Anxiety is no joke. Want to know how serious it actually is?
According to the Anxiety and Depression Association of America (ADAA) about 40 million adult Americans over the age of 18 are affected by it, yet only 36.9% of people with anxiety disorders actually seek and receive treatment for it.
My anxiety can be so bad at times, it becomes physically and mentally debilitating. You know when you are looking at something, only you’re looking through it, essentially not registering anything at all? Turns out they are mini seizures called “absence seizures.” I can’t tell you how many times I’ve found myself staring through a wall for hours because I can’t get myself to come back down from an overflow of anxiety.
Lately I’ve noticed a recent increase in this, not only for myself, but through conversations I’ve had with different types of people or from others I’ve seen posting about it.
Sometimes people find themselves overwhelmed with the amount of projects, ideas, or things to do that they can’t get themselves to do anything at all. Other times it become a sense of feeling lost because they feel like there isn’t anything for them to do in the first place. Me personally, it’s been a mixture of things from thinking too far into the future to doubting myself or capabilities in the present moment.
Regardless of what caused the debilitating anxiety, the only thing in the moment that I can think about when I’m feeling anxious is that I can’t find it in me to keep moving forward. Like a robot who’s batteries just ran out of juice and the only thing left for me to do, despite the hour of the day, is to do absolutely nothing.
It’s disheartening when it happens and makes me feel like I’ve wasted the day away.
But then I remember one very important thing:
I need to listen to my body.
I take pride in the fact that I am very in tune with my body. I’ve always felt this way, despite my eating disorder. However, it doesn’t necessarily mean I always listen.
I know what my body wants or needs in the moment. Normally when these moments arise, I overwhelm myself with the idea that I need to find balance.
But then I saw a post from Zenned Out that said:
“The trick isn’t always being in perfect balance, it’s being able to find the stillness when things are out of balance.” – Zenned Out
It couldn’t be more true.
My anxiety frequently is caused by one main rooted thing: I am a failure because I am unable to find the proper balance.

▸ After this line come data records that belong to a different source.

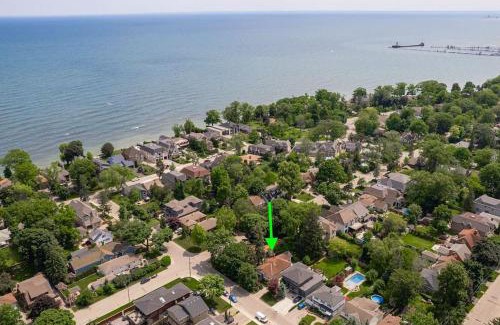 Port Credit House | Picturesque & Serene Gem in Port Credit - Steps to Lake - Backyard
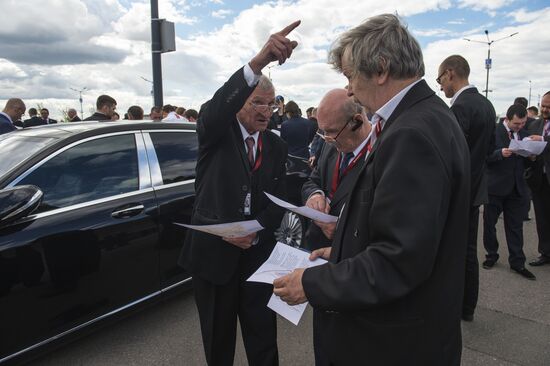 Drivers practice arrival at SPIEF 2017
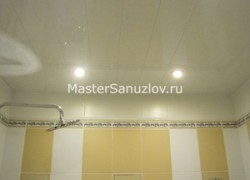 Натяжные потолки в ванной комнате: эстетика и функциональность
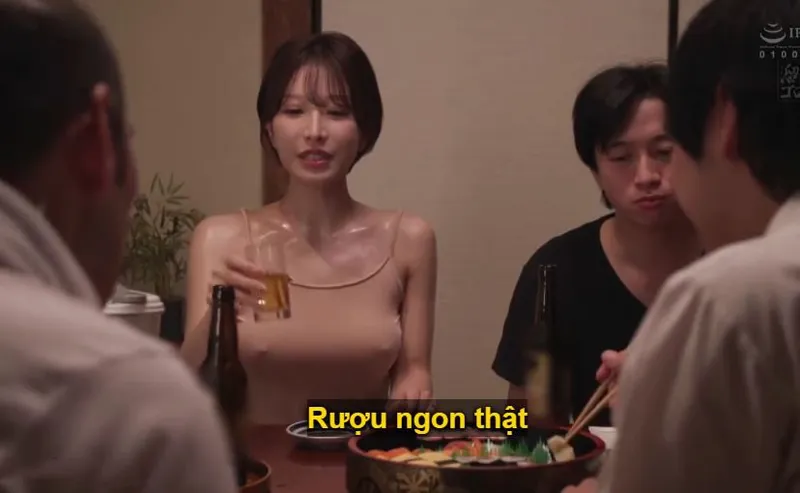 Bà xã gạ đụ cả gia đình người chồng vì ông xã dẫn về quê rồi bỏ bê nứng lồn sml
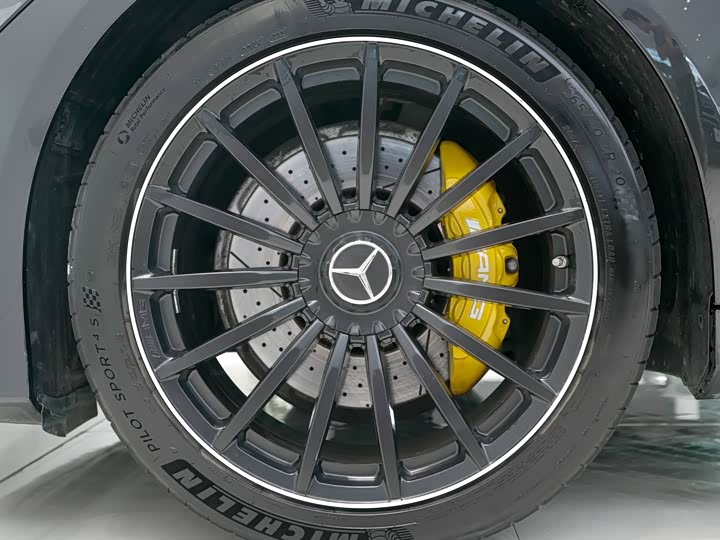 Фото 6 - Mercedes-Benz AMG GT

No matter what it is about on the surface (my eating disorder, productivity, completing or not completing a project, feeling a sense of doubt or lack of self worth, not having a good routine, etc.) it all comes back to the fact that I still am working towards trying to find stillness within the things in my life that may seem out of balance.
This last week, I’ve encountered numerous times where I have felt anxious to the point that it’s been debilitating, so instead of beating myself up for not “being in perfect balance,” I listened to my body and allowed the stillness to settle in.
The moment I did that, everything shifted. I slept better, I woke up feeling like I could conquer the day, there was optimism, there was a sense of peace. The world slowed down and I was able to breathe.
For someone else, stillness may look like something else. It could be meditation, running into the mountains, laying with your dog, writing your heart out, playing music, diving yourself into a project, or cleaning until your hands feel like they’ll fall off. Whatever your mechanism for allowing the stillness into your life, lean into it.
It worked for me, and hopefully it will work for you, too.